O novo planeta é apenas 10% maior que o nosso e está a 500 anos-luz de nós, na constelação de Cisne. Em razão do tamanho maior, o planeta pode ter uma atmosfera mais densa, portanto, melhor isolamento de temperatura. Seu sistema abriga outros quatro planetas que orbitam a estrela anã vermelha Kepler-186, mais fria e com metade do tamanho e massa do nosso Sol.  

O Kepler-186f demora 130 dias para completar sua órbita e, por ser o quinto planeta do sistema, ele recebe um terço da radiação da estrela. Assim, a iluminação ao meio dia lá é a mesma que o nosso fim de tarde.

Fonte: NASA

// Então é possível vida humana fora da terra?

A descoberta do Kepler-186f é uma evidência de que podem existir planetas do tamanho da Terra com condições propícias para os humanos morarem.

Embora seu tamanho tenha sido identificado, a massa e condições atmosféricas ainda não foram. “Missões futuras vão descobrir os planetas rochosos mais próximos e determinar as composições e condições atmosféricas deles, dando continuidade à busca por mundos como a Terra”, afirma Paul Hertz, Diretor da Divisão de Astrofísica da Nasa.

Com isso, os cientistas ainda não têm certeza de que o Kepler-186f pode suportar vida. No entanto, os caçadores de planetas buscam encontrar um que seja gêmeo da Terra, do mesmo tamanho e com uma estrela parecida com o nosso Sol. “O Kepler-186f pode ser mais um primo da Terra do que um irmão gêmeo”, afirma Thomas Barclay, pesquisador do Bay Area Environmental Research.

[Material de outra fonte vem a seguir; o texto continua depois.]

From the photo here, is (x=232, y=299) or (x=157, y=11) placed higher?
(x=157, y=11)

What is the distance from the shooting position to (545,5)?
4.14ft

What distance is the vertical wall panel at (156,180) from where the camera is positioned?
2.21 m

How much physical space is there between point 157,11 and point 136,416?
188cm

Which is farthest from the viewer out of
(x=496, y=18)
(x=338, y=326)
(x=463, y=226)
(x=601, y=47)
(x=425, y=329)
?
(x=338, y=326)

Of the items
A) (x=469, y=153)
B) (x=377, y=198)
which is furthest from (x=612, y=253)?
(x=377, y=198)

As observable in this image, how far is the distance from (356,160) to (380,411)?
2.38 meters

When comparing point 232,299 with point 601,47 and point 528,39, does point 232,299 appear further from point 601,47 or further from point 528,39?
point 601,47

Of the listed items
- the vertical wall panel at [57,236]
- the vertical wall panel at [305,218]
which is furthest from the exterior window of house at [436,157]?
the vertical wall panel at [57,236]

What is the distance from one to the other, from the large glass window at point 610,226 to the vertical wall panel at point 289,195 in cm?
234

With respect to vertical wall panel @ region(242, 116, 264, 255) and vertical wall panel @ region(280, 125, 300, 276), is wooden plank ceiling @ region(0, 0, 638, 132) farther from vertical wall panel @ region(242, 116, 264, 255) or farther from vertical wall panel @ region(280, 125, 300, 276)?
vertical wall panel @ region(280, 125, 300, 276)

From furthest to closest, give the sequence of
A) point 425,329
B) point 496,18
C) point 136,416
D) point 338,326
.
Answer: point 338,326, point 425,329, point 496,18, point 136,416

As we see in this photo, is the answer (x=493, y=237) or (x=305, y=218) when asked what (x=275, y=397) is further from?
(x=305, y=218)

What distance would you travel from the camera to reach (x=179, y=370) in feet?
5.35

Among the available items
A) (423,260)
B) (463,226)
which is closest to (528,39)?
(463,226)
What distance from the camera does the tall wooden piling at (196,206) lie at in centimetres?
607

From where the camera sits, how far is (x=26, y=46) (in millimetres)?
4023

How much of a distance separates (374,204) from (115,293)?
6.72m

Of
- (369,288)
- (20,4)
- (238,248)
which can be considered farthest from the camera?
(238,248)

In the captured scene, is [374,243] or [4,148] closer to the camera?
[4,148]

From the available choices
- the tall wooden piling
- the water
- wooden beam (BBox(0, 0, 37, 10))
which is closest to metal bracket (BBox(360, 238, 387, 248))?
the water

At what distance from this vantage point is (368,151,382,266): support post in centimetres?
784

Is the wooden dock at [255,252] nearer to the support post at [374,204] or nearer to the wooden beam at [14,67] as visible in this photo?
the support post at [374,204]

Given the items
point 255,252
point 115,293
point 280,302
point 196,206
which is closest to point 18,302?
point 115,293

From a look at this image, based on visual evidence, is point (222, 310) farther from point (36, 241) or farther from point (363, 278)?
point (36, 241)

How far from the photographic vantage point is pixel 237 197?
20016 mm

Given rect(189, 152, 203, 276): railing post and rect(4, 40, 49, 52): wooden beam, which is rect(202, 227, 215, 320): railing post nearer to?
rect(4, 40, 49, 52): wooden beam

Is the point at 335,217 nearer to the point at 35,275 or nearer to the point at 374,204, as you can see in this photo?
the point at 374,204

Os quatro planetas restantes do sistema, Kepler-186b, Kepler-186c, Kepler-186d e Kepler-186e, orbitam em torno da estrela a cada quatro, sete, 13 e 22 dias respectivamente. O que os torna muito quentes para serem habitados.

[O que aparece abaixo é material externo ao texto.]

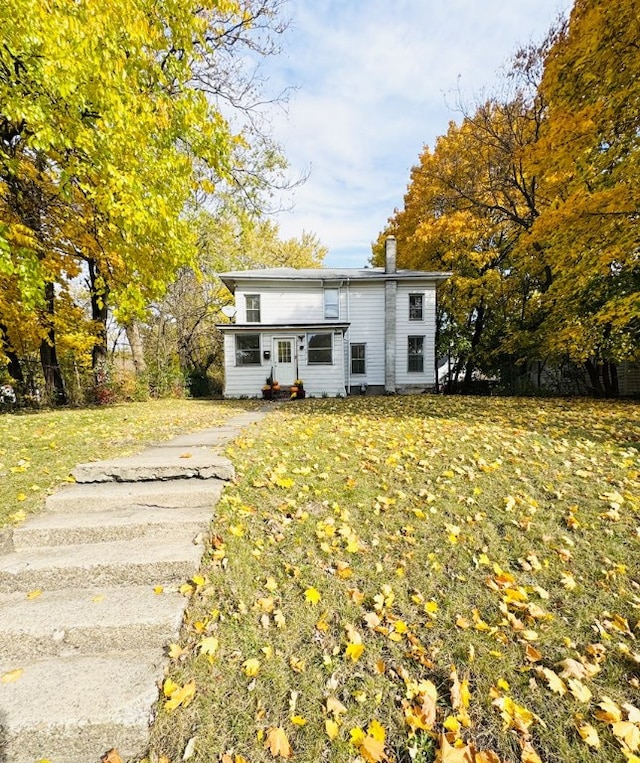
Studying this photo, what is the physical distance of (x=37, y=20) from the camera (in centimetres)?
460

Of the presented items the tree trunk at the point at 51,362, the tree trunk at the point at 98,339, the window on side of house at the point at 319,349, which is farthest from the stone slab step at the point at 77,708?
the window on side of house at the point at 319,349

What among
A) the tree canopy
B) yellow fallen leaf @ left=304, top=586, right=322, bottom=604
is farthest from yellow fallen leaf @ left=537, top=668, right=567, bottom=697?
the tree canopy

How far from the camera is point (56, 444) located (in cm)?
498

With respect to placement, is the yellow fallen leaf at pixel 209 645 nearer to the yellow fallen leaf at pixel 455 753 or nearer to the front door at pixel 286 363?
the yellow fallen leaf at pixel 455 753

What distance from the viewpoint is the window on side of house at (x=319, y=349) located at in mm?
14672

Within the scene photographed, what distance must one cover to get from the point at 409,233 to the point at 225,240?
9659 mm

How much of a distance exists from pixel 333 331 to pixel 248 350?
145 inches

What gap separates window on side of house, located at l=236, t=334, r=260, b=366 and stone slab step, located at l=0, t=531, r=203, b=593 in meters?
12.2

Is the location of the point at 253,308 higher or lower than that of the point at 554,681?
higher

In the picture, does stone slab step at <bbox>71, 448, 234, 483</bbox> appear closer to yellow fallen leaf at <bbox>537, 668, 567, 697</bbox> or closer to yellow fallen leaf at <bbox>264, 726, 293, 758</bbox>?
yellow fallen leaf at <bbox>264, 726, 293, 758</bbox>

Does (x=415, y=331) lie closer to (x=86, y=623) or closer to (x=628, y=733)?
(x=628, y=733)

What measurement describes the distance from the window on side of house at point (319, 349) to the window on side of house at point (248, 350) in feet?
7.21

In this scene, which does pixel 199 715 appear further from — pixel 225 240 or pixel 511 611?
pixel 225 240

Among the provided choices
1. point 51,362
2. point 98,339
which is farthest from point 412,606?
point 51,362
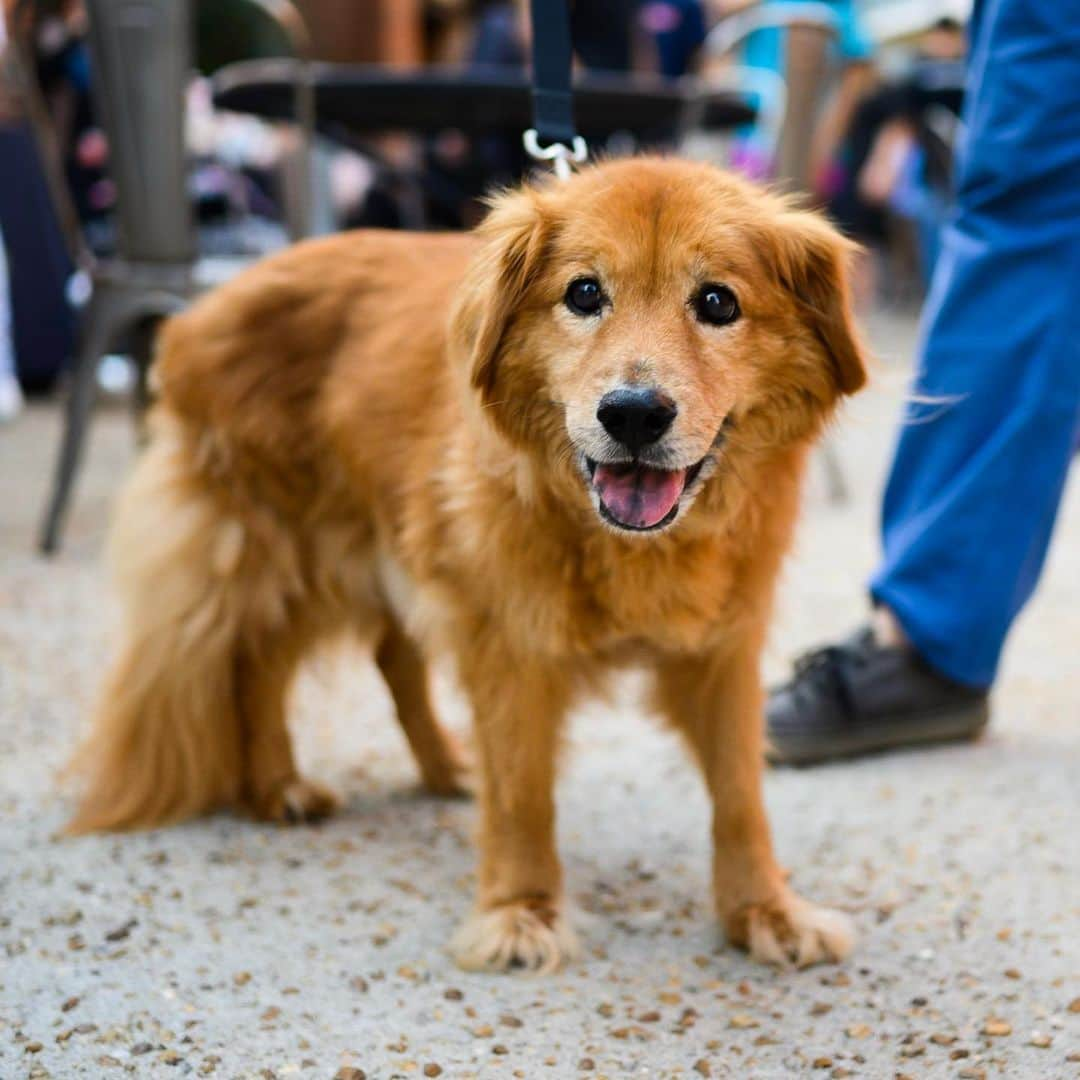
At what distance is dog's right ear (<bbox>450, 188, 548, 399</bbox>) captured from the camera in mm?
1953

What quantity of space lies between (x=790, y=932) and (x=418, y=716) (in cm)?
96

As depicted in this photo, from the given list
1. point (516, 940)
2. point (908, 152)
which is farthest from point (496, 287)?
point (908, 152)

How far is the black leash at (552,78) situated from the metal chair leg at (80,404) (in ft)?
8.12

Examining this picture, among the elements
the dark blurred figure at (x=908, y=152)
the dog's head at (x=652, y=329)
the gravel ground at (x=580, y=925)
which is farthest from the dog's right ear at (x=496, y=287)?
the dark blurred figure at (x=908, y=152)

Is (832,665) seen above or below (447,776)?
above

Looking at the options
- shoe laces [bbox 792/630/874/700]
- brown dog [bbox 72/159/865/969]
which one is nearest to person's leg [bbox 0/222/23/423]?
brown dog [bbox 72/159/865/969]

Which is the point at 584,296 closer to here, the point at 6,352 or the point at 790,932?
the point at 790,932

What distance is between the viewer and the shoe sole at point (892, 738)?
2.82 metres

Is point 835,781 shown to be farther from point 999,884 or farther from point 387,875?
point 387,875

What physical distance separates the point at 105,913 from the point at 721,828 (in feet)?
3.25

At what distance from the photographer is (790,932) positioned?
2059mm

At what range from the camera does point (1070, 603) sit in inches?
160

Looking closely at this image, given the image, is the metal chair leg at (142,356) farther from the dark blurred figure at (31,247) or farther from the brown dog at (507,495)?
the brown dog at (507,495)

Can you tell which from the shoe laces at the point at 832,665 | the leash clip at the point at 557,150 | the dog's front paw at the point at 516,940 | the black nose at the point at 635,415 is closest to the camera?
the black nose at the point at 635,415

Antes do 186f ser considerado o planeta mais similar ao nosso, o telescópio espacial tinha descoberto o Kepler-438b. Este está a 470 anos-luz de nós, é 12% maior que a Terra  e recebe 40% mais calor de sua estrela anã-vermelha, Kepler-438, do que nós do Sol. E por esse motivo, não é considerado habitável. Isso acontece porque, se a quantidade de luz é maior, a água acumulada em estado líquido pode evaporar – não suportando vida.

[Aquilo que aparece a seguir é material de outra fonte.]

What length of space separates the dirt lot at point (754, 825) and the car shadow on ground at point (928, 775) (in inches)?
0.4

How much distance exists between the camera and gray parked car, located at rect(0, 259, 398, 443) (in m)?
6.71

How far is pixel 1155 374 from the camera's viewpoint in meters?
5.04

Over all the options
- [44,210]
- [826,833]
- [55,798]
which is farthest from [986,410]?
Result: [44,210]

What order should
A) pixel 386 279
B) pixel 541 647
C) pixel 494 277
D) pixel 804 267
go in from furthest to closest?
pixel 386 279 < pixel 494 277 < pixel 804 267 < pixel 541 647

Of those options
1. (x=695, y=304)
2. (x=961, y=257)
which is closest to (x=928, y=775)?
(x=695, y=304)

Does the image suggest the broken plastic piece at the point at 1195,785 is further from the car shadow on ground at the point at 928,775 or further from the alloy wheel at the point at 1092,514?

Durante o tempo de ativa, o telescópio espacial Kepler já localizou 2.327 exoplanetas e identificou 30 deles como “exoplanetas com tamanho de até duas vezes a Terra que estão em zonas habitáveis”. Porém, como eles são muito maiores que a Terra, é difícil compreender as suas propriedades.

// Seria Marte um planeta habitável?

Depois de anos estudando nosso vizinho, pesquisadores encontraram um lago de 20km de diâmetro sob a calota de gelo do pólo sul do planeta. O resultado é estimulante porque nunca antes foi descoberta água em estado líquido no solo marciano – o que cria possibilidades de sobrevivência além da Terra.

Alguns gigantes como a Nasa e Elon Musk, fundador da SpaceX, já revelaram o desejo e os planos detalhados de colonizar Marte e outras partes do sistema solar, como a Europa – uma das luas de Júpiter.  

A Nasa deseja levar seres humanos a Marte para estabelecer colônias até 2030. Com o objetivo de trabalhar e viver em solo marciano, de maneira sustentável por um longo período de tempo, sem voltar para a Terra.

Musk, por sua vez, pretende construir uma cidade autossuficiente no planeta vermelho, e ele já está criando uma tecnologia espacial reutilizável, com seus foguetes que retornam automaticamente à Terra. Para viabilizar os custos, Musk também propõe fabricar o combustível em Marte e estabelecer reabastecedores interplanetários em corpos como Encélado e Titã (luas em Saturno) ou a Europa, para explorar ainda mais o espaço.

Por hora vemos muitos planos ambiciosos e plausíveis, porém, teremos que esperar alguns anos para obter a tecnologia espacial e o conhecimento dos planetas pretendentes a fim de partir rumo a uma nova Terra.

E aí,  você acredita que um dia poderemos morar em outro planeta?